Hal always joked he was born a hundred years late. A 39-year
Sonoma County resident, Hal strove to keep the 21st – and 20th –
centuries at bay as he pursued his many passions that included
raising and training Belgian draft horses, artist blacksmithing,
local history and collecting and restoring horse-drawn
vehicles.
He was born in Richmond, IN in 1925, and began his lifelong love
of horses with his first pony at age 4. His only time without a
horse occurred while in the service during World War II.
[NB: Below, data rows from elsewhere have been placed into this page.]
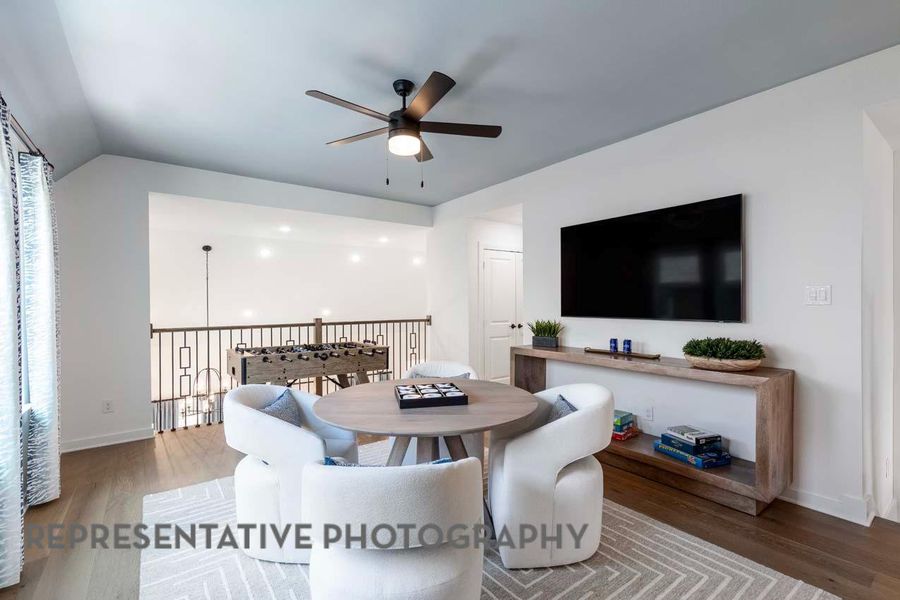 Dining room with a ceiling fan, wood finished floors, and lofted ceiling Dining room with a ceiling fan, wood finished floors, and lofted ceiling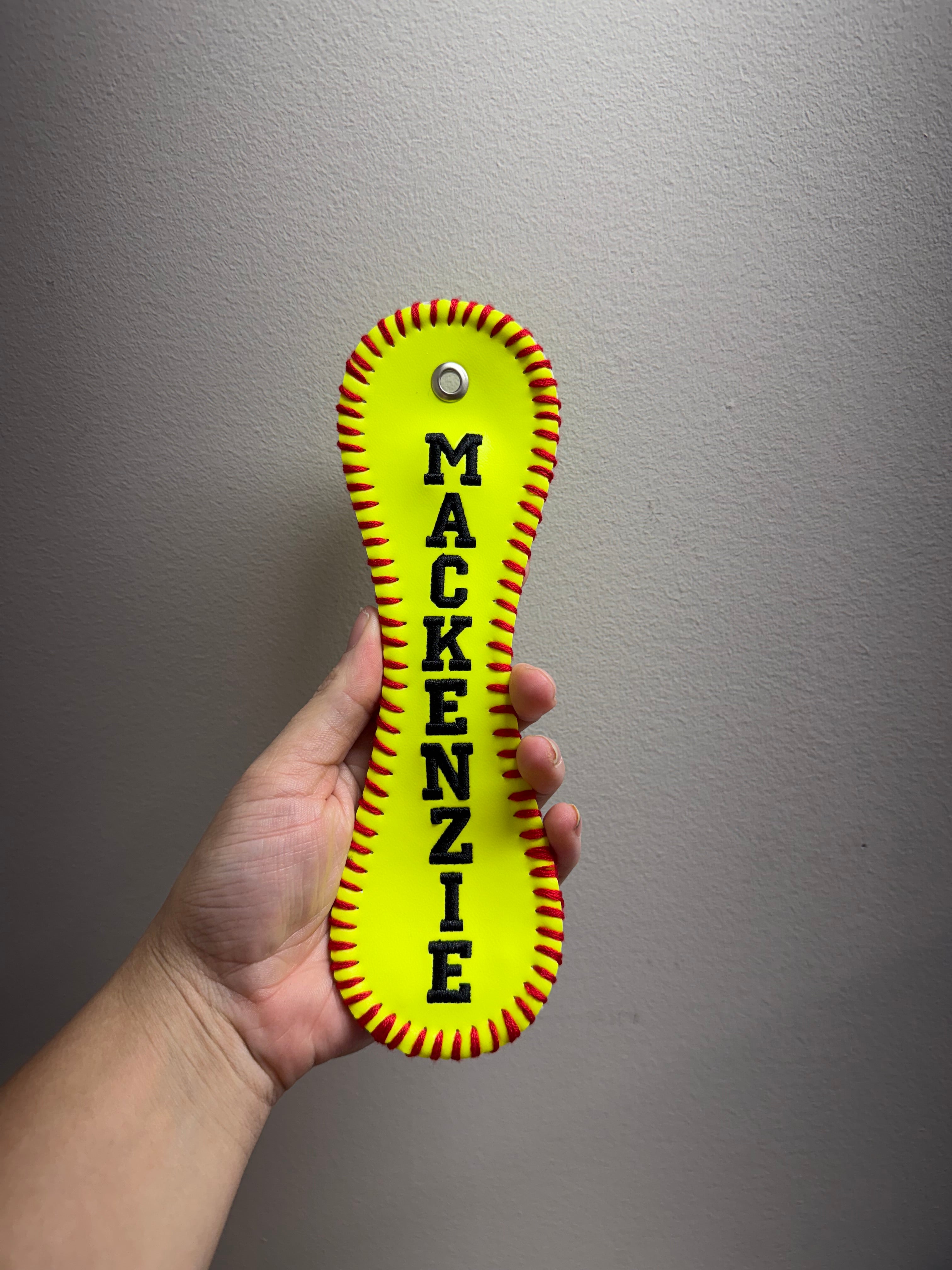 Hand holding a yellow and red dog toy with 'Mackenzie' printed on it against a gray background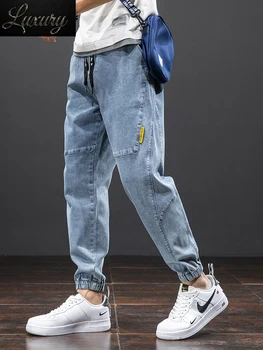אביב קיץ מוצק כותנה קליל באגי ג 'ינס גברים ג' ינס רצים אופנת רחוב הרמון מכנסיים מכנסיים גדול מידה 6XL 7XL 8XL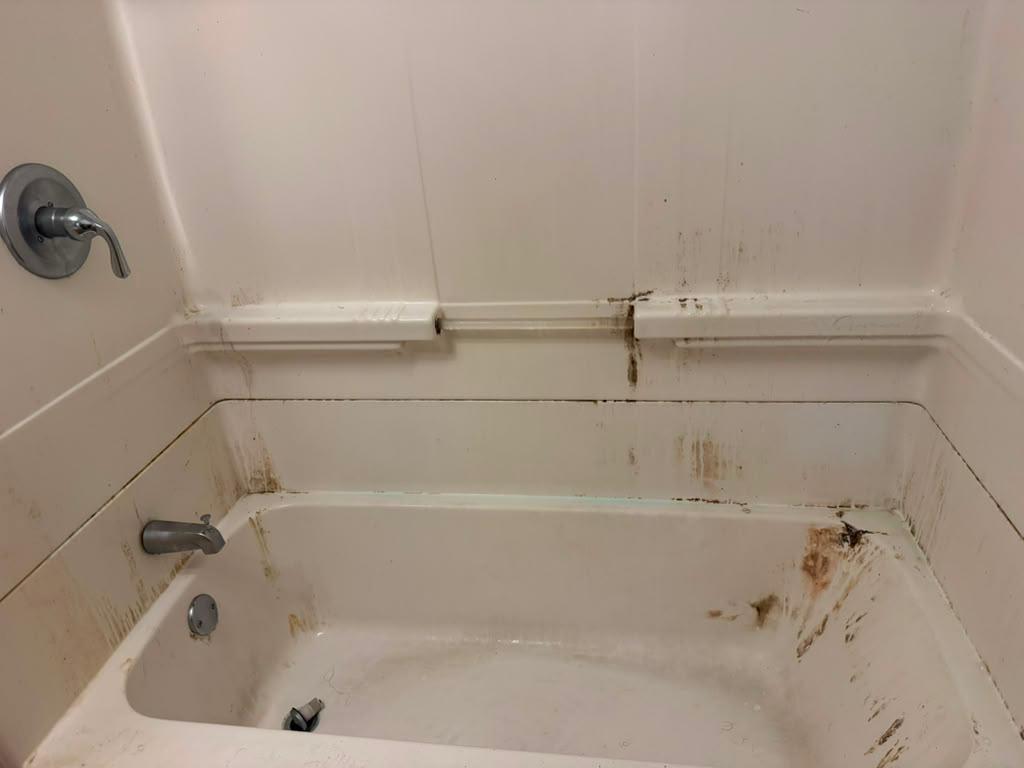 Bathtub and surround before cleaning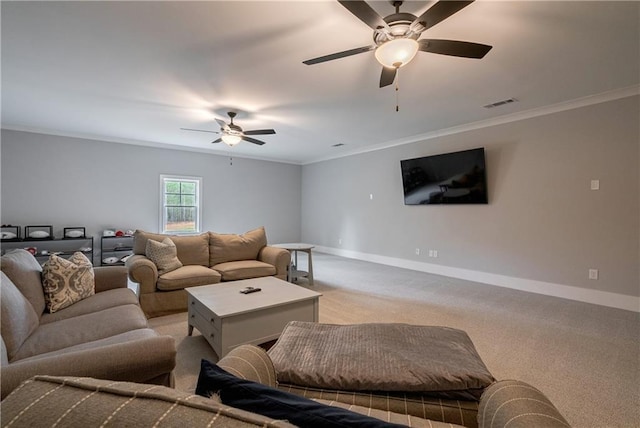 living room with ceiling fan, ornamental molding, and light carpet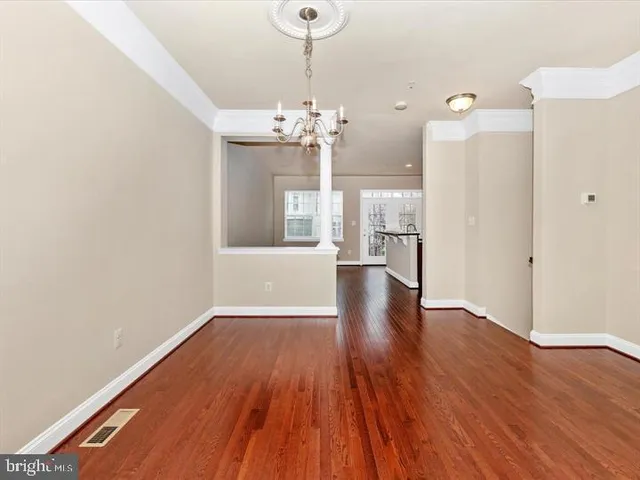 a view of a big room with wooden floor and a kitchen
His wife of 67 years, Lorna, recalled, “Hal rode onto the
Earlham College campus [in Richmond] with his friend and courted me
on horseback from under my dormitory window.” When he moved his
family to California in 1965, “Western Horseman” magazine recounted
their adventures as they brought their two horses across the
country.
Hal was a high school basketball star in a tiny school barely
bigger than a regulation team. Eager to serve his country and to
learn to fly, he enlisted in the Army Air Corps in 1943. His
discharge as a 2nd Lt. in the Army Air Force came on Pearl Harbor
Day in 1945. He never saw action, but gained plenty of flying time
over Texas.
He entered Earlham College following discharge, married Lorna
Pownall in 1947, started a family, and graduated with a degree in
English in 1948. Inspired by writer and agrarian reformer Louis
Bromfield – the Wendell Berry of his day – Hal struggled to live
his dream of operating a diversified farm, which he had to finance
by teaching high school English and history. He also worked as a
carpenter and a newspaper journalist for the Richmond
Palladium-Item before returning to school to pursue a Ph.D. in
communication at Indiana University. His degree led him in 1965 to
Sonoma State University, where he served as the first director of
the audio-visual department. He retired in 1988 as a professor of
education after many years of supervising student teachers in
classrooms across West County.
Hal thrived in retirement. Although he never again had his
diversified farm, his organic apple orchard became his refuge in
which he could realize his dream of training draft horses. He
believed in gentling, rather than breaking, and proudly
demonstrated his ability to direct the two-ton horses through voice
commands alone.
“He could tame anything,” his wife said. He was active with the
North Coast Draft Horse and Mule Association, and at the time of
his death, he was training his newest horse to complete a team for
pulling his newly restored circus bandwagon in a four-horse
hitch.
He also developed his blacksmithing skills from dabbler to
master level. He produced a wide variety of decorative ironwork,
ranging from wizard’s head keychains to an authentic replica of a
massive chandelier hanging in the Yellowstone National Park Lodge.
In his successful guise as an old-time blacksmith, he entertained
crowds at the Gravenstein Apple Fair, the Bale Grist Mill’s Pioneer
Days, and many other venues. While he was proud of his education,
he was immensely pleased when visitors believed he had stood at his
anvil all his life.
Hal was active in the Western Sonoma County Historical Society
and was instrumental in restoring Luther Burbank’s cottage and
reviving the remaining Burbank-developed plants at the Burbank
Experiment Farm in Sebastopol. He also worked to preserve local
history through volunteering at Sturgeon’s Sawmill near
Occidental.
He cultivated wide-ranging literary and musical tastes. Hal had
no use for television, computers and many other modern gadgets, but
he always kept current through reading newspapers and magazines, as
well as nearly four decades of twice-monthly discussion group
meetings. He was a saxophonist who played with the Community Church
of Sebastopol’s wind band and the Fourth of July Band with his son,
Geoffrey Skinner, daughter, Kathi Jacobs, and son-in-law, Greg
Jacobs. He loved the outdoors and backpacked throughout the
mountains of California with his family, including long trips in
the High Sierras for milestone birthdays.
“I discovered archaeology after finding arrowheads with him in
Indiana,” said his daughter, Betsy Skinner-Ainsworth, and his son,
Geoffrey, remembered, “He encouraged my love of backpacking even
when he grumbled about the incredibly rugged country we hiked
through.”
In addition to his wife and children, Hal leaves his
grandchildren, Jennifer and Lindsey Jacobs, and Galen
Schwan-Skinner.
A celebration of Hal’s life takes place at 4 p.m. on June 19 at
the Community Church of Sebastopol, 1000 Gravenstein Hwy. N,
Sebastopol, with an additional celebration planned for later in the
summer at the Burbank Experiment Farm.
Donations in his name may be made to Western Sonoma County
Historical Society, 261 South Main St., Sebastopol, 95472.